The National Infrastructure Commission (NIC) said the Government needs to develop fewer, bigger and better targeted initiatives to meet long-term economic targets and climate goals.
In their annual Infrastructure Progress Review, the advisers criticised the Government over its “negligible advances in improving the energy efficiency of UK homes, the installation of low-carbon heating solutions or securing a sustainable balance of water supply and demand”.
The NIC warned that the Government is “off track to meet its targets and ambitions” in a “range of areas”.
“(The) Government must develop stronger staying power and focus on fewer, bigger, better-targeted initiatives to deliver the infrastructure needed to meet its long-term goals for economic growth and a lower carbon economy,” the report said.
“(The) Government has set an ambition for at least 600,000 heat pumps to be installed each year by 2028, while only 55,000 were fitted in 2021 – meanwhile, 1.5 million gas boilers were fitted.
“Similarly, (the) Government expects 300,000 public electric vehicle charge points to be in place by 2030, but only 37,000 public charge points are currently installed.”
The review added that, in the course of the last year, progress towards “major infrastructure objectives” had stuttered even further – at a time when “the need for acceleration has heightened”.
The NIC also called for a “greater sense of certainty” around progressing HS2 and Northern Powerhouse Rail, stressing that delays inevitably push back the economic benefits for communities.
In order to get back on track, the commission advised a “greater devolution of funding and decision-making, moving away from competitive bidding processes, and building on the multi-year funding settlements for combined authorities with long-term devolved budgets for all local transport authorities, while also allowing greater revenue-raising powers at a local level”.

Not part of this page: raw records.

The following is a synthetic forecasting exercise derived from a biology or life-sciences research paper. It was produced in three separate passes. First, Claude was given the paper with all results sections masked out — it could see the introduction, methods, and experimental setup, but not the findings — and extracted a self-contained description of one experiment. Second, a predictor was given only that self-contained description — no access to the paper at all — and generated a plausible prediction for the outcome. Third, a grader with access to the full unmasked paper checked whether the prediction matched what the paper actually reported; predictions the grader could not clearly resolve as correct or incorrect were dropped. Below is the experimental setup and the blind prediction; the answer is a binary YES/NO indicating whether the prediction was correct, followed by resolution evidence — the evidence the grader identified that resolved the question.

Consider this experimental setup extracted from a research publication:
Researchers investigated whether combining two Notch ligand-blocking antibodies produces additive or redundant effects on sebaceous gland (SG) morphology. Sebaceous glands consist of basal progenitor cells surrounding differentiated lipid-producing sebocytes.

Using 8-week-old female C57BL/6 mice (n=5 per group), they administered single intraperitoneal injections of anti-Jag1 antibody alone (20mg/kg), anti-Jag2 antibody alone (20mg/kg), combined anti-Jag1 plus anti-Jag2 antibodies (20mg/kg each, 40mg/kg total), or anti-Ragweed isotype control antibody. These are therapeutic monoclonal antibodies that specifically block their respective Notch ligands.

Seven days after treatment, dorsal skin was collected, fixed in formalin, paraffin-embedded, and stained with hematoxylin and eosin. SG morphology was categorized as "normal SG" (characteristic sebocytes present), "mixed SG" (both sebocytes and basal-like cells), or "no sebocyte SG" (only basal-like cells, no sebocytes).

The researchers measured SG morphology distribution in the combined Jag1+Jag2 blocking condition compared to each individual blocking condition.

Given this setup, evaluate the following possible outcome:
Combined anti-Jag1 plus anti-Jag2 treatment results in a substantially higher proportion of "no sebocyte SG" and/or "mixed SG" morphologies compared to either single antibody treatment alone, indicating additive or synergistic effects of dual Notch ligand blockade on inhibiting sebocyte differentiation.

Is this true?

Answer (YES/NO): YES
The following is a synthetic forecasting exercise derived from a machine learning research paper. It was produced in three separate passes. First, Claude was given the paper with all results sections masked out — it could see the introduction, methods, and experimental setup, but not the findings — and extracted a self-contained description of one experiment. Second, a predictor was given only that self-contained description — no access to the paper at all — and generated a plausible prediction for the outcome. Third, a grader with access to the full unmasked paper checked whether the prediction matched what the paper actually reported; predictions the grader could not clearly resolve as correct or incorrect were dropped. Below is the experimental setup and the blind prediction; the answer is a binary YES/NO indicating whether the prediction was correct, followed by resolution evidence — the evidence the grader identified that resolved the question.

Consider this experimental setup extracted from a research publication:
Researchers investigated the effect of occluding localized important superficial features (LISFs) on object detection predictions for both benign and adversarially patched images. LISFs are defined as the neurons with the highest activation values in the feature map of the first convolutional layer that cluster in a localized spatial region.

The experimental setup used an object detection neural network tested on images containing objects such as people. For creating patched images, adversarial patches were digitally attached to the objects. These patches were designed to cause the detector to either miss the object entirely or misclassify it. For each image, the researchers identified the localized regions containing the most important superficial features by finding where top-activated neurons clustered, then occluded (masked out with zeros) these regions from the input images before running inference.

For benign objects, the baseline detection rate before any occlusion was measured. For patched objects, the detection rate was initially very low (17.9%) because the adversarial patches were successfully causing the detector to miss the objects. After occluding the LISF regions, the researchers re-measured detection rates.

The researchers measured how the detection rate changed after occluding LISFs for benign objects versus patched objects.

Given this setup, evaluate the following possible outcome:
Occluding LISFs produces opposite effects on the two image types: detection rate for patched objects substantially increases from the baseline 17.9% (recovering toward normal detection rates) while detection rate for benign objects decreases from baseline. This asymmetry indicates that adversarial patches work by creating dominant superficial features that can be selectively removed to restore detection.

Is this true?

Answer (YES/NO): YES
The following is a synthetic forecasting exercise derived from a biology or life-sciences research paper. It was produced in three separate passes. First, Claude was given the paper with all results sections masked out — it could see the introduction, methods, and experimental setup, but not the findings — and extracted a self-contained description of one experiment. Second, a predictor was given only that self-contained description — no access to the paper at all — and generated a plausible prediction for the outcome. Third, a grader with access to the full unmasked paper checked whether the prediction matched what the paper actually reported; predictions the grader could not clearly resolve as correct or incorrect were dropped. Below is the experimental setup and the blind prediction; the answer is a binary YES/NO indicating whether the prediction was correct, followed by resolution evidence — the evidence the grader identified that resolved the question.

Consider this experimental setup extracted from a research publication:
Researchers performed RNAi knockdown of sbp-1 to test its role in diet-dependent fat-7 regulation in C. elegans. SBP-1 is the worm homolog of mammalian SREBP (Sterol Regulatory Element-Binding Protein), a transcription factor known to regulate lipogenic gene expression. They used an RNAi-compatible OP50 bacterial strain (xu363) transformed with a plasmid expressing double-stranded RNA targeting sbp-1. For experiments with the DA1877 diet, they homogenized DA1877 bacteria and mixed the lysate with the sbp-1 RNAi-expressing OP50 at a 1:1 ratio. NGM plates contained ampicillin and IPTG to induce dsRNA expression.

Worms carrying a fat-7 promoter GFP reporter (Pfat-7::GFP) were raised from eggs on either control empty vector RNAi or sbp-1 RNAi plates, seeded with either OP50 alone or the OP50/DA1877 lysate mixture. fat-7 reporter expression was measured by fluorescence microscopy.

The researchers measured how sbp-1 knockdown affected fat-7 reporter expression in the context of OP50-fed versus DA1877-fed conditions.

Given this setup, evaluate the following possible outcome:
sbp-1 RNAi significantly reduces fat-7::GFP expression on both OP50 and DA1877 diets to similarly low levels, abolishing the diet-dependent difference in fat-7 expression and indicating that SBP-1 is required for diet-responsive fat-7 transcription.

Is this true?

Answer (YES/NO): YES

While the commission did credit the Government for its continued investment in infrastructure in the short term – with a commitment of £100 billion to support economic infrastructure from 2022-23 to 2024-25 – it warned that “private sector investment is also critical for meeting the Government’s long-term targets on infrastructure”.
The report concluded that the UK “must remain an internationally competitive place to invest, at a time when the Inflation Reduction Act in the United States and the REPowerEU plan and the Net-Zero Industry Act in the European Union make the investment environment more challenging”.
“Ambitious and stable policy from government, alongside effective regulation, is critical for providing the private sector with the certainty it needs to invest,” it said.